## Instructions for the task
Retype each of the following items word for word, keeping every line unchanged.

## Records supplied

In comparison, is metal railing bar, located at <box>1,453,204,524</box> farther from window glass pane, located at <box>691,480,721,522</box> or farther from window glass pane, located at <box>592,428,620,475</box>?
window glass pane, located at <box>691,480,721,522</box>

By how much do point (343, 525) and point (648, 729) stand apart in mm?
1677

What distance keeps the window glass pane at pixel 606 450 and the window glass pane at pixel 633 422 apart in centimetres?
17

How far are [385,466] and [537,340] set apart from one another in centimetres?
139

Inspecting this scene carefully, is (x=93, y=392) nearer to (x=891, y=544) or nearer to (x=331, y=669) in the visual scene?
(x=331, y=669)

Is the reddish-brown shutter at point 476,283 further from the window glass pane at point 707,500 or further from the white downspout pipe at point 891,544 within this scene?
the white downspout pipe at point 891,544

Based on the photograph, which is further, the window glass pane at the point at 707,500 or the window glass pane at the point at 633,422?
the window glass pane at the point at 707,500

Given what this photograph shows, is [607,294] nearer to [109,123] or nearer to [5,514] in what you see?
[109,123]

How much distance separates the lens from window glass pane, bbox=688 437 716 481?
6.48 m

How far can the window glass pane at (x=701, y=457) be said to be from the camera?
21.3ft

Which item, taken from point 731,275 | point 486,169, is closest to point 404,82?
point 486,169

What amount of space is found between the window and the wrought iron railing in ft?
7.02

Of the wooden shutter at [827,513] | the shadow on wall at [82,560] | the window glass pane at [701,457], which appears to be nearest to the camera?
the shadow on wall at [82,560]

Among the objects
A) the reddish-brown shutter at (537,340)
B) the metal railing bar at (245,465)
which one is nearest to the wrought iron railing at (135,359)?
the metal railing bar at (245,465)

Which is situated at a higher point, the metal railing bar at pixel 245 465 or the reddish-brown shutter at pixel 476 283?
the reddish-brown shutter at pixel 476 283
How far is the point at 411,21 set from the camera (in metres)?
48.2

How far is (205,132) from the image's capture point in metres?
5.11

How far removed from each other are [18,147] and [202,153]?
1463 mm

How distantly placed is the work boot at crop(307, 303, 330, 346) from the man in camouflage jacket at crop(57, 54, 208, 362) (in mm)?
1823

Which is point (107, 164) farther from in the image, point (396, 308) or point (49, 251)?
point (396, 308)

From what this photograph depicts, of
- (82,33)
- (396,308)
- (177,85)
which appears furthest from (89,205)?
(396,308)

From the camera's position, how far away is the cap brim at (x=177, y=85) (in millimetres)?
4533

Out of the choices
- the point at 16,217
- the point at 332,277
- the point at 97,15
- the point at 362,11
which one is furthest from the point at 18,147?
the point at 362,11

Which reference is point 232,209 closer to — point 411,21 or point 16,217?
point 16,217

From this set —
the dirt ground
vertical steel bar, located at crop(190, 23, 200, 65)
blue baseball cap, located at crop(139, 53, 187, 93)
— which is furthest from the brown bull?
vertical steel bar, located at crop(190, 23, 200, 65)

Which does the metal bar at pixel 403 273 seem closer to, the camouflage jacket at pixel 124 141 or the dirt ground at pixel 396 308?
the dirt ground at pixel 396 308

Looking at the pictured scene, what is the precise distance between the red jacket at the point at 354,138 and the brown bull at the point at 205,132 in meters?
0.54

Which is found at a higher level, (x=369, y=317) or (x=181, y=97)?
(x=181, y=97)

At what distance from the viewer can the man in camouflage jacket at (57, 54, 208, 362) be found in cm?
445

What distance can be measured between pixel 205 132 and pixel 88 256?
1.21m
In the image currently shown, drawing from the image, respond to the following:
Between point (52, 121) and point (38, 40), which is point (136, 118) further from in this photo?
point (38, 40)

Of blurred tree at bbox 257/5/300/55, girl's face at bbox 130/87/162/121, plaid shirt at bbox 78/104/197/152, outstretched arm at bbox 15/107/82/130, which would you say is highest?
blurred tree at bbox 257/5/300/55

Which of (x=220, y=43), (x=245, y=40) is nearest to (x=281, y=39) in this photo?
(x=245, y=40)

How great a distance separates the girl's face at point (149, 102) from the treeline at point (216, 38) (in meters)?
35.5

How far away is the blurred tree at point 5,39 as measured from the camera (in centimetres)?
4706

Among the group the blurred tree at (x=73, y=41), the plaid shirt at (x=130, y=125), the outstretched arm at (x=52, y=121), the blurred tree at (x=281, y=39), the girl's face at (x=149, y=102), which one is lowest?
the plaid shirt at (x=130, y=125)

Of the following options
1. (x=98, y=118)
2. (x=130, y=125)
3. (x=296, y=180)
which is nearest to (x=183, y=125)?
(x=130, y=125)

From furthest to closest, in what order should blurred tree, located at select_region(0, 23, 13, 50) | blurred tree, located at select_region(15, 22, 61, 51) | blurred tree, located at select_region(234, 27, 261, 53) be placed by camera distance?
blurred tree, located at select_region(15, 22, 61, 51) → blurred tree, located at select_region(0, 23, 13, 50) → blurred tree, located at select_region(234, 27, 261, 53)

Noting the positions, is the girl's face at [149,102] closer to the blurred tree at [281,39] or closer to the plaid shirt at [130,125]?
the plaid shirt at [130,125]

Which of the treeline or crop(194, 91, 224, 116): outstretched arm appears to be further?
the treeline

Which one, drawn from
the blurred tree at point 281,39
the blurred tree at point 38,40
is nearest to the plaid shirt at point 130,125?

## The output
In comparison, is metal railing bar, located at <box>1,453,204,524</box> farther from window glass pane, located at <box>691,480,721,522</box> or farther from window glass pane, located at <box>592,428,620,475</box>?
window glass pane, located at <box>691,480,721,522</box>

By how much do point (343, 525) and point (648, 729) stand apart in mm?
1677

What distance keeps the window glass pane at pixel 606 450 and the window glass pane at pixel 633 422 apart in centimetres?
17

How far are [385,466] and [537,340] set apart from one another in centimetres?
139

Inspecting this scene carefully, is (x=93, y=392) nearer to (x=891, y=544) or nearer to (x=331, y=669) in the visual scene?
(x=331, y=669)

Is the reddish-brown shutter at point 476,283 further from the window glass pane at point 707,500 or further from the white downspout pipe at point 891,544 within this scene?
the white downspout pipe at point 891,544

Based on the photograph, which is further, the window glass pane at the point at 707,500 or the window glass pane at the point at 633,422?
the window glass pane at the point at 707,500

Given what this photograph shows, is [607,294] nearer to [109,123] or nearer to [5,514] in what you see?
[109,123]

How much distance separates the lens from window glass pane, bbox=688 437 716 481?
6.48 m

How far can the window glass pane at (x=701, y=457) be said to be from the camera?
21.3ft

Which item, taken from point 731,275 | point 486,169, is closest to point 404,82?
point 486,169

What amount of space is found between the window and the wrought iron railing in ft?
7.02

Of the wooden shutter at [827,513] | the shadow on wall at [82,560] | the window glass pane at [701,457], which appears to be nearest to the camera?
the shadow on wall at [82,560]

Among the objects
A) the reddish-brown shutter at (537,340)
B) the metal railing bar at (245,465)
which one is nearest to the wrought iron railing at (135,359)?
the metal railing bar at (245,465)

Which is situated at a higher point, the metal railing bar at pixel 245 465 or the reddish-brown shutter at pixel 476 283?
the reddish-brown shutter at pixel 476 283
How far is the point at 411,21 set from the camera (in metres)?
48.2

How far is (205,132) from the image's capture point in metres?
5.11

How far removed from each other are [18,147] and [202,153]?
1463 mm

How distantly placed is the work boot at crop(307, 303, 330, 346) from the man in camouflage jacket at crop(57, 54, 208, 362) (in mm)?
1823

Which is point (107, 164) farther from in the image, point (396, 308) or point (49, 251)?
point (396, 308)

From what this photograph depicts, of
- (82,33)
- (396,308)
- (177,85)
which appears furthest from (89,205)?
(396,308)

From the camera's position, how far away is the cap brim at (x=177, y=85) (in millimetres)?
4533

Out of the choices
- the point at 16,217
- the point at 332,277
- the point at 97,15
- the point at 362,11
which one is furthest from the point at 18,147?
the point at 362,11

Which reference is point 232,209 closer to — point 411,21 or point 16,217?
point 16,217

From this set —
the dirt ground
vertical steel bar, located at crop(190, 23, 200, 65)
blue baseball cap, located at crop(139, 53, 187, 93)
— which is furthest from the brown bull?
vertical steel bar, located at crop(190, 23, 200, 65)

Which does the metal bar at pixel 403 273 seem closer to, the camouflage jacket at pixel 124 141 or the dirt ground at pixel 396 308?
the dirt ground at pixel 396 308

Looking at the pictured scene, what is the precise distance between the red jacket at the point at 354,138 and the brown bull at the point at 205,132 in meters?
0.54

Which is found at a higher level, (x=369, y=317) or (x=181, y=97)?
(x=181, y=97)

At what distance from the viewer can the man in camouflage jacket at (57, 54, 208, 362) be found in cm?
445

What distance can be measured between pixel 205 132 and pixel 88 256?
1.21m
In the image currently shown, drawing from the image, respond to the following:
Between point (52, 121) and point (38, 40), which is point (136, 118) further from in this photo?
point (38, 40)

Of blurred tree at bbox 257/5/300/55, girl's face at bbox 130/87/162/121, plaid shirt at bbox 78/104/197/152, outstretched arm at bbox 15/107/82/130, which would you say is highest?
blurred tree at bbox 257/5/300/55

Which of (x=220, y=43), (x=245, y=40) is nearest to (x=281, y=39) in this photo?
(x=245, y=40)

How great a distance separates the girl's face at point (149, 102) from the treeline at point (216, 38) (in meters)?
35.5

How far away is the blurred tree at point 5,39 as measured from the camera (in centimetres)?
4706

Among the group the blurred tree at (x=73, y=41), the plaid shirt at (x=130, y=125), the outstretched arm at (x=52, y=121), the blurred tree at (x=281, y=39), the girl's face at (x=149, y=102), which one is lowest?
the plaid shirt at (x=130, y=125)

Of the following options
1. (x=98, y=118)
2. (x=130, y=125)
3. (x=296, y=180)
which is nearest to (x=183, y=125)?
(x=130, y=125)

From furthest to closest, in what order should blurred tree, located at select_region(0, 23, 13, 50) | blurred tree, located at select_region(15, 22, 61, 51) | blurred tree, located at select_region(234, 27, 261, 53) be placed by camera distance?
blurred tree, located at select_region(15, 22, 61, 51) → blurred tree, located at select_region(0, 23, 13, 50) → blurred tree, located at select_region(234, 27, 261, 53)

Noting the positions, is the girl's face at [149,102] closer to the blurred tree at [281,39] or closer to the plaid shirt at [130,125]?
the plaid shirt at [130,125]

Which of the treeline or crop(194, 91, 224, 116): outstretched arm appears to be further?
the treeline

Which one, drawn from
the blurred tree at point 281,39
the blurred tree at point 38,40
is nearest to the plaid shirt at point 130,125?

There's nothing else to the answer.